That's a shame. If you're willing to ignore some ham-handed marketing and pay not much more than what a decent bottle of malt costs these days, cognac still offers some spectacular drinking. They make the stuff pretty much the way that always did, pot-distilling it from local white wine and then aging and blending it according to the closely guarded system known to the trade as élevage. Élevage means raising or breeding -- kind of like how we say "I'm into raising Arabian horses for racing" -- and it requires a similar level of devotion.

Unlike the relatively straightforward aging process most whiskey goes through, in which it stays in the same barrel and the same warehouse until it's ready for bottling, or blending and then bottling, élevage can see a young cognac shuttled between new and old barrels, stored in damp or dry warehouses, and blended with other cognacs of various provenances and ages -- similar, complementary, or contrasting in flavor -- before further aging, and so on and so forth. When the final blend of cognacs is assembled, it's reduced to proof with water that has been stiffened with a little cognac and barrel-aged, and then it's adjusted for color with similarly aged caramel. The whole process is complex, painstaking, and very expensive, but given enough time it yields brandies that unite the best aspects of young spirits and old ones -- brandies that are fresh and juicy yet also rich and deeply spiced. Given enough time.

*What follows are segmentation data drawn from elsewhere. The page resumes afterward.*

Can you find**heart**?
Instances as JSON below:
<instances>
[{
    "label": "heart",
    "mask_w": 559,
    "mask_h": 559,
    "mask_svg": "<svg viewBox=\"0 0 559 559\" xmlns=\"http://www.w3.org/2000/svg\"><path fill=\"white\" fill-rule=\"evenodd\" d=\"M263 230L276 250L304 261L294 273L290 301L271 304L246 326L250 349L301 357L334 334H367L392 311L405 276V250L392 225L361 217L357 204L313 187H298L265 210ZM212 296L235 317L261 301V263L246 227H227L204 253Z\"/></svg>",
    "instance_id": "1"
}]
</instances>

Serious cognac begins at the VSOP grade, in which the youngest brandy is four and a half years old. In the case of all but the cheapest brands, it will be at least six, with considerably older cognacs in the blend (in the entry-level VS grade, a cognac is at least two and a half years old, but often isn't much older; for our money, you're usually better off drinking bourbon).

You can see the results in a cognac like the Camus VSOP Elegance ($74), with its youthful notes of apricot jam offset by the cinnamon-spice notes of a spirit that has spent considerable time in wood. The Hine Rare VSOP ($74) plays up the old-barrel flavors -- Earl Grey tea, dark chocolate, leather -- while still offering young floral notes. As is typical of the VSOPs, both have a little fire in them and can easily handle an ice cube or two to cool down.

Step up to the XO or "Napoléon" grade and you'll get blends that use many more brandies, the youngest of them being ten years old at least and the oldest up to 20 or 30 years old. The Courvoisier 12 ($50), a rare same-age blend, has none of those old, old brandies in it; it's fully mature, smooth, rich, and nutty, but there's plenty of fruit left. The classic Martell Cordon Bleu ($180) is a seamless essay on sipping a spirit, with more layers than an Iditarod racer and a finish longer than the 2016 presidential campaign, but without that astringent woodiness one all too often finds in a venerable old whiskey. If the meaning of life lies in a glass, it might just lie here.